> Task brief: Copy every entry exactly.

[START OF Dataset extract]

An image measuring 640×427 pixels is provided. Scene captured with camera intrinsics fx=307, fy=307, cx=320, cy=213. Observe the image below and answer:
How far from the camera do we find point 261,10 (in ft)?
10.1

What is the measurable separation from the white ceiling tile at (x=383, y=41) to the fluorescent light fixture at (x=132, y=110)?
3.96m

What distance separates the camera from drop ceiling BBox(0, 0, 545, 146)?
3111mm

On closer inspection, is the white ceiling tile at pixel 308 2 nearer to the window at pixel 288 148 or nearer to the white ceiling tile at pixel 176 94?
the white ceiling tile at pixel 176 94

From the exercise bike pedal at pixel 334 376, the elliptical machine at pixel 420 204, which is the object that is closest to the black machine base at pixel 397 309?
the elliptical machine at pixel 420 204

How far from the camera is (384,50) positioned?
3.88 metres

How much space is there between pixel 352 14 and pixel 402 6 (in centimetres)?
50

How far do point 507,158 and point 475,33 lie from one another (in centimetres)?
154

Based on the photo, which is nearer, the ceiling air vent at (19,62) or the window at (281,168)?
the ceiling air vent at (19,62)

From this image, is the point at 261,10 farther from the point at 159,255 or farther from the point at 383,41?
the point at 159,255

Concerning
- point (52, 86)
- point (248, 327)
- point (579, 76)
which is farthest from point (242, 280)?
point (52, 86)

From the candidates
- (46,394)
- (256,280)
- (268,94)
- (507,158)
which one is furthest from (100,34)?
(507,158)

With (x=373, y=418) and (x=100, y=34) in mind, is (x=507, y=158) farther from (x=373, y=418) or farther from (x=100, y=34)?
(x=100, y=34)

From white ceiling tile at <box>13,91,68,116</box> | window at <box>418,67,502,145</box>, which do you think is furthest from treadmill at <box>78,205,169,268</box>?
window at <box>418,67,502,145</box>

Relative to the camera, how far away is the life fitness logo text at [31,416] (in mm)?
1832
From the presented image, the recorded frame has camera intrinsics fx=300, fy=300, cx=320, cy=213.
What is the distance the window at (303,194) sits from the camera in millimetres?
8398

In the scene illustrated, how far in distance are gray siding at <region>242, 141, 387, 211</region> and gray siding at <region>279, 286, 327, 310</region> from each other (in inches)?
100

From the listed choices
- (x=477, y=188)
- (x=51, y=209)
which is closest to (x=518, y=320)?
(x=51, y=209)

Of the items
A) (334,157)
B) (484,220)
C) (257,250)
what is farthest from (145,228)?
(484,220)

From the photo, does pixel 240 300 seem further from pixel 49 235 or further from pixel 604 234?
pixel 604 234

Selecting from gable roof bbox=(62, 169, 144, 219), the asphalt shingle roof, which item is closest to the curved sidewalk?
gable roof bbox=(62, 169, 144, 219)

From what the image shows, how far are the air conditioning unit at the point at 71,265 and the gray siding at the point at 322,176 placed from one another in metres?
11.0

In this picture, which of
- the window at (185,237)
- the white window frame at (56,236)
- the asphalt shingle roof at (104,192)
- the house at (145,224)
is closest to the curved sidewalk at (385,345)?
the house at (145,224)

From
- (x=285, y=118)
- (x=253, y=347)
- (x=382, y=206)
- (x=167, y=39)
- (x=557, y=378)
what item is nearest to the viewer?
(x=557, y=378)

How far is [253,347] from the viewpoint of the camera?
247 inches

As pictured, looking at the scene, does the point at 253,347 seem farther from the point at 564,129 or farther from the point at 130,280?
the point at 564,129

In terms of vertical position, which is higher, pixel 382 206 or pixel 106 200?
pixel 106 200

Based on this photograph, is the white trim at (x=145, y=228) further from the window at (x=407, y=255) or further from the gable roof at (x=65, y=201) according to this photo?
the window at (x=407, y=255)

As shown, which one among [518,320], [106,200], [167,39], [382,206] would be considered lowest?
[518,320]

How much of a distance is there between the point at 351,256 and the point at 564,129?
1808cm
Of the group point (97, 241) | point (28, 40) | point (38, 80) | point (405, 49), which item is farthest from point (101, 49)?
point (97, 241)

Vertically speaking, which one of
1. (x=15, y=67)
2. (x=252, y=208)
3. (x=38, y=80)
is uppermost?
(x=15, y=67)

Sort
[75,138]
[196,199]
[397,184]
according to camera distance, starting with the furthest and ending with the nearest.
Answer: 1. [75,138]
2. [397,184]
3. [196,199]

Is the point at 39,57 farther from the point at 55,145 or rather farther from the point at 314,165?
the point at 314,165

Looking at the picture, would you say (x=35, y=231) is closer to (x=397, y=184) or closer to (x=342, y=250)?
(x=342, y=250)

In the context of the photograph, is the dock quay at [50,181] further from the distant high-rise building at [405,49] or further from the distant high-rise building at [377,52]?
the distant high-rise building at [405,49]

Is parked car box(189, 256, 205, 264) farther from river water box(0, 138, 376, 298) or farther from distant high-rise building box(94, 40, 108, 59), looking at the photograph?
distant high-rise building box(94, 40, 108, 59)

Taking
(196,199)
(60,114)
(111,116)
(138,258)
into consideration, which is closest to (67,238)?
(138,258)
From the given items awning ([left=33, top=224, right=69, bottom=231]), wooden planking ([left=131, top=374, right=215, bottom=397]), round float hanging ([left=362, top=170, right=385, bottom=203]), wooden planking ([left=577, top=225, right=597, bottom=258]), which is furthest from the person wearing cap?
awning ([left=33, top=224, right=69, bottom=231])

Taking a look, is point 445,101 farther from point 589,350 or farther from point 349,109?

[END OF Dataset extract]

> Exercise output:
An image measuring 640×427 pixels is provided. Scene captured with camera intrinsics fx=307, fy=307, cx=320, cy=213. Observe the image below and answer:
How far from the camera do we find point 261,10 (in ft)?
10.1

What is the measurable separation from the white ceiling tile at (x=383, y=41) to the fluorescent light fixture at (x=132, y=110)?
3.96m

What distance separates the camera from drop ceiling BBox(0, 0, 545, 146)?
3111mm

On closer inspection, is the white ceiling tile at pixel 308 2 nearer to the window at pixel 288 148 or nearer to the white ceiling tile at pixel 176 94?
the white ceiling tile at pixel 176 94

From the exercise bike pedal at pixel 334 376, the elliptical machine at pixel 420 204, which is the object that is closest to the black machine base at pixel 397 309?
the elliptical machine at pixel 420 204

How far from the camera is (384,50) positioned?
3.88 metres

How much space is there between pixel 352 14 and pixel 402 6 (in centimetres)?
50

How far do point 507,158 and point 475,33 lie from one another (in centimetres)?
154

Based on the photo, which is nearer, the ceiling air vent at (19,62) or the window at (281,168)?
the ceiling air vent at (19,62)

From this image, is the point at 261,10 farther from the point at 159,255 or farther from the point at 383,41?
the point at 159,255

Concerning
- point (52, 86)
- point (248, 327)
- point (579, 76)
which is farthest from point (242, 280)?
point (52, 86)

From the candidates
- (46,394)
- (256,280)
- (268,94)
- (507,158)
which one is furthest from (100,34)?
(507,158)

With (x=373, y=418) and (x=100, y=34) in mind, is (x=507, y=158) farther from (x=373, y=418) or farther from (x=100, y=34)?
(x=100, y=34)

From white ceiling tile at <box>13,91,68,116</box> | window at <box>418,67,502,145</box>, which do you think is furthest from treadmill at <box>78,205,169,268</box>?
window at <box>418,67,502,145</box>

Relative to the camera, how far away is the life fitness logo text at [31,416] (in mm)?
1832
From the presented image, the recorded frame has camera intrinsics fx=300, fy=300, cx=320, cy=213.
What is the distance the window at (303,194) sits from the camera in millimetres?
8398

In the scene illustrated, how far in distance are gray siding at <region>242, 141, 387, 211</region> and gray siding at <region>279, 286, 327, 310</region> from each other (in inches)?
100

From the listed choices
- (x=477, y=188)
- (x=51, y=209)
which is closest to (x=518, y=320)?
(x=51, y=209)

Of the items
A) (334,157)
B) (484,220)
C) (257,250)
what is farthest from (145,228)?
(484,220)

From the photo, does pixel 240 300 seem further from pixel 49 235 or further from pixel 604 234?
pixel 604 234

Selecting from gable roof bbox=(62, 169, 144, 219), the asphalt shingle roof, which item is closest to the curved sidewalk?
gable roof bbox=(62, 169, 144, 219)

From what the image shows, how far are the air conditioning unit at the point at 71,265 and the gray siding at the point at 322,176 placed from one another in metres?
11.0

In this picture, which of
- the window at (185,237)
- the white window frame at (56,236)
- the asphalt shingle roof at (104,192)
- the house at (145,224)
is closest to the curved sidewalk at (385,345)?
the house at (145,224)

From
- (x=285, y=118)
- (x=253, y=347)
- (x=382, y=206)
- (x=167, y=39)
- (x=557, y=378)
what item is nearest to the viewer?
(x=557, y=378)

How far is [253,347] from the viewpoint of the camera?
247 inches

As pictured, looking at the scene, does the point at 253,347 seem farther from the point at 564,129 or farther from the point at 130,280?
the point at 564,129

In terms of vertical position, which is higher, pixel 382 206 or pixel 106 200?
pixel 106 200

Based on this photograph, is the white trim at (x=145, y=228) further from the window at (x=407, y=255) or further from the gable roof at (x=65, y=201) according to this photo?
the window at (x=407, y=255)

As shown, which one among [518,320], [106,200], [167,39], [382,206] would be considered lowest?
[518,320]

How much of a distance is there between the point at 351,256 and the point at 564,129?
1808cm
Of the group point (97, 241) | point (28, 40) | point (38, 80) | point (405, 49), which item is farthest from point (101, 49)?
point (97, 241)

Vertically speaking, which one of
1. (x=15, y=67)
2. (x=252, y=208)
3. (x=38, y=80)
is uppermost?
(x=15, y=67)

Sort
[75,138]
[196,199]
[397,184]
according to camera distance, starting with the furthest and ending with the nearest.
Answer: 1. [75,138]
2. [397,184]
3. [196,199]

Is the point at 39,57 farther from the point at 55,145 or rather farther from the point at 314,165?
the point at 314,165

Looking at the picture, would you say (x=35, y=231) is closer to (x=397, y=184) or closer to (x=342, y=250)?
(x=342, y=250)

In the context of the photograph, is the dock quay at [50,181] further from the distant high-rise building at [405,49] or further from the distant high-rise building at [377,52]?
the distant high-rise building at [405,49]

Is parked car box(189, 256, 205, 264) farther from river water box(0, 138, 376, 298) or farther from distant high-rise building box(94, 40, 108, 59), looking at the photograph?
distant high-rise building box(94, 40, 108, 59)

Taking
(196,199)
(60,114)
(111,116)
(138,258)
into consideration, which is closest to (67,238)?
(138,258)
From the given items awning ([left=33, top=224, right=69, bottom=231]), wooden planking ([left=131, top=374, right=215, bottom=397]), round float hanging ([left=362, top=170, right=385, bottom=203]), wooden planking ([left=577, top=225, right=597, bottom=258]), which is furthest from the person wearing cap?
awning ([left=33, top=224, right=69, bottom=231])

Taking a look, is point 445,101 farther from point 589,350 or farther from point 349,109?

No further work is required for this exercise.